--- BEGIN ---

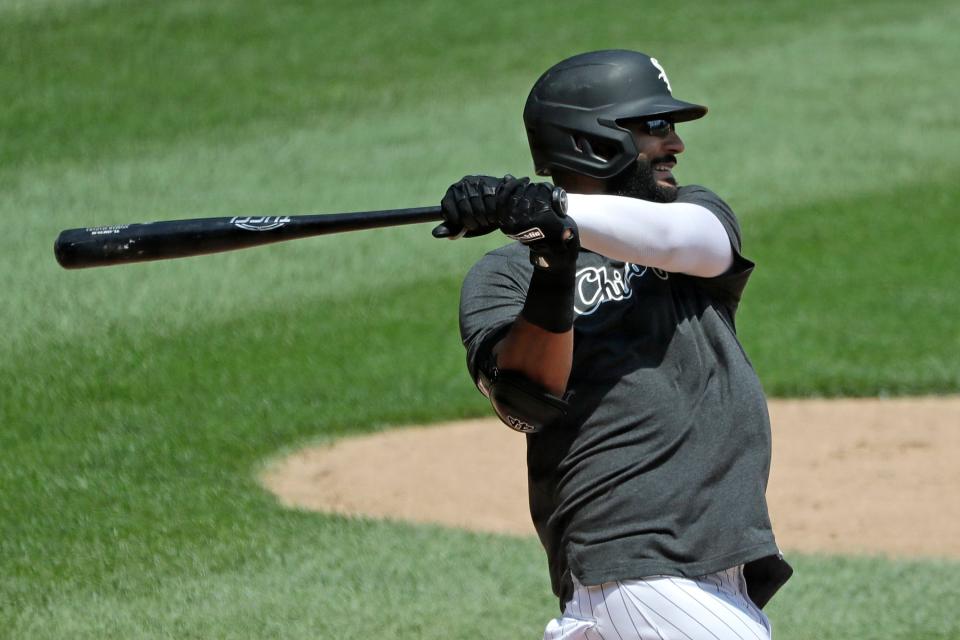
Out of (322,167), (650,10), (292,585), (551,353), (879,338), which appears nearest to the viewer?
(551,353)

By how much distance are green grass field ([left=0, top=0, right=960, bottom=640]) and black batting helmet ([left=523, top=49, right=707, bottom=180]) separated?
2.29 m

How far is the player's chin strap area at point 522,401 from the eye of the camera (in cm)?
312

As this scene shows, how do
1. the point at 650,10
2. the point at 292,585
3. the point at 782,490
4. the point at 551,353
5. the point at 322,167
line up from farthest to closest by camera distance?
the point at 650,10, the point at 322,167, the point at 782,490, the point at 292,585, the point at 551,353

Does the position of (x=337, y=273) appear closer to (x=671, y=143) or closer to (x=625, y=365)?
(x=671, y=143)

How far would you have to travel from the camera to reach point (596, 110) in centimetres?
338

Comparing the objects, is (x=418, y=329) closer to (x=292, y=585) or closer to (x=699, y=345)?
(x=292, y=585)

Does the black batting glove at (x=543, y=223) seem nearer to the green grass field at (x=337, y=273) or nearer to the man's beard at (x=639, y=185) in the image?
the man's beard at (x=639, y=185)

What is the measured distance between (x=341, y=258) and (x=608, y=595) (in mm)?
7590

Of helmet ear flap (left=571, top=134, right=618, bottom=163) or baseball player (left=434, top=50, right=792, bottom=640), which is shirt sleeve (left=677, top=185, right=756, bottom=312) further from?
helmet ear flap (left=571, top=134, right=618, bottom=163)

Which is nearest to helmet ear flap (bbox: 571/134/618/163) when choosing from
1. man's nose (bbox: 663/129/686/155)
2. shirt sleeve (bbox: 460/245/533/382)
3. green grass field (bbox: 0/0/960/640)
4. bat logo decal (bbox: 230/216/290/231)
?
man's nose (bbox: 663/129/686/155)

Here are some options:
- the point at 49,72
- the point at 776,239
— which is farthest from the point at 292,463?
the point at 49,72

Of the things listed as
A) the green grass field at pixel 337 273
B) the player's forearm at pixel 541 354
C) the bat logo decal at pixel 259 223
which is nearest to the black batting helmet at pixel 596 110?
the player's forearm at pixel 541 354

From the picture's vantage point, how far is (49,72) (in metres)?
14.4

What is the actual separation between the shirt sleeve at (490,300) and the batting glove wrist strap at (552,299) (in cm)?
20
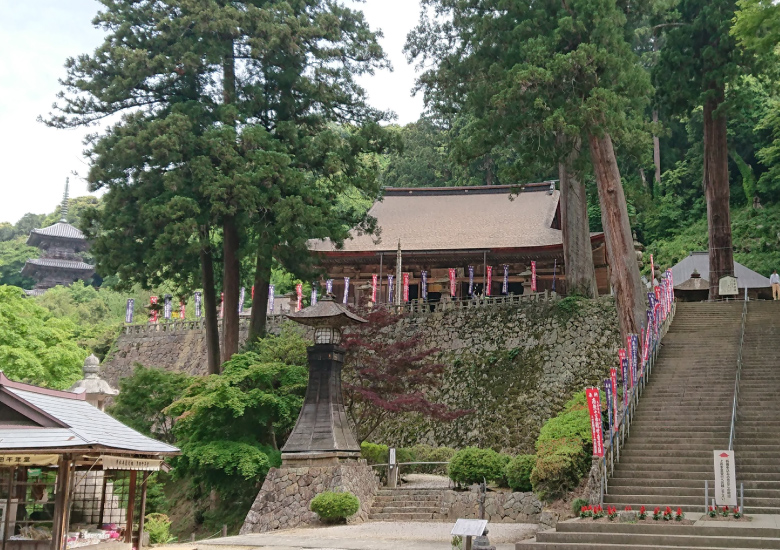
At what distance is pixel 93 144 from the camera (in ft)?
75.5

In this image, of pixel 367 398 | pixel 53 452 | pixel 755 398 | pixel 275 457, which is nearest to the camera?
pixel 53 452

--- END ---

## EXERCISE
Copy all of the items above word for word, leaving out the pictures.

## ANSWER BELOW
Out of (322,167), (650,10), (292,585), (551,353), (879,338), which appears nearest to the viewer?
(551,353)

By how much distance are green grass field ([left=0, top=0, right=960, bottom=640]) and black batting helmet ([left=523, top=49, right=707, bottom=180]) separated?
2.29 m

How far is the player's chin strap area at point 522,401 from the eye of the camera (in cm)?
312

As this scene shows, how do
1. the point at 650,10
2. the point at 292,585
3. the point at 782,490
4. the point at 551,353
5. the point at 322,167
line up from farthest to closest by camera distance?
the point at 650,10, the point at 322,167, the point at 782,490, the point at 292,585, the point at 551,353

Does the position of (x=337, y=273) appear closer to (x=671, y=143) or closer to (x=625, y=365)?
(x=671, y=143)

How far would you have to travel from the camera to reach point (596, 110) in centimetres?
338

Comparing the objects, is (x=418, y=329) closer to (x=292, y=585) or closer to (x=699, y=345)?
(x=292, y=585)

Does the black batting glove at (x=543, y=223) seem nearer to the green grass field at (x=337, y=273) or nearer to the man's beard at (x=639, y=185) in the image?
the man's beard at (x=639, y=185)

What is the measured distance between (x=341, y=258) and (x=608, y=595) (in mm)?
7590

Of helmet ear flap (left=571, top=134, right=618, bottom=163) or baseball player (left=434, top=50, right=792, bottom=640), which is shirt sleeve (left=677, top=185, right=756, bottom=312) further from?
helmet ear flap (left=571, top=134, right=618, bottom=163)

Which is nearest to helmet ear flap (bbox: 571/134/618/163) when choosing from
1. man's nose (bbox: 663/129/686/155)
2. shirt sleeve (bbox: 460/245/533/382)
3. green grass field (bbox: 0/0/960/640)
4. bat logo decal (bbox: 230/216/290/231)
?
man's nose (bbox: 663/129/686/155)

Here are some options:
- the point at 49,72
- the point at 776,239
— which is farthest from the point at 292,463?
the point at 49,72

Of the things listed as
A) the green grass field at pixel 337 273
B) the player's forearm at pixel 541 354
C) the bat logo decal at pixel 259 223
which is nearest to the black batting helmet at pixel 596 110?
the player's forearm at pixel 541 354

From the picture's vantage point, how far is (49,72) (in metres)?
14.4

What is the actual separation between the shirt sleeve at (490,300) and the batting glove wrist strap at (552,299) (in cm)?
20
At what distance is pixel 93 144 from the camera (in ft)?
75.5

In this image, of pixel 367 398 | pixel 53 452 | pixel 755 398 | pixel 275 457, which is nearest to the camera?
pixel 53 452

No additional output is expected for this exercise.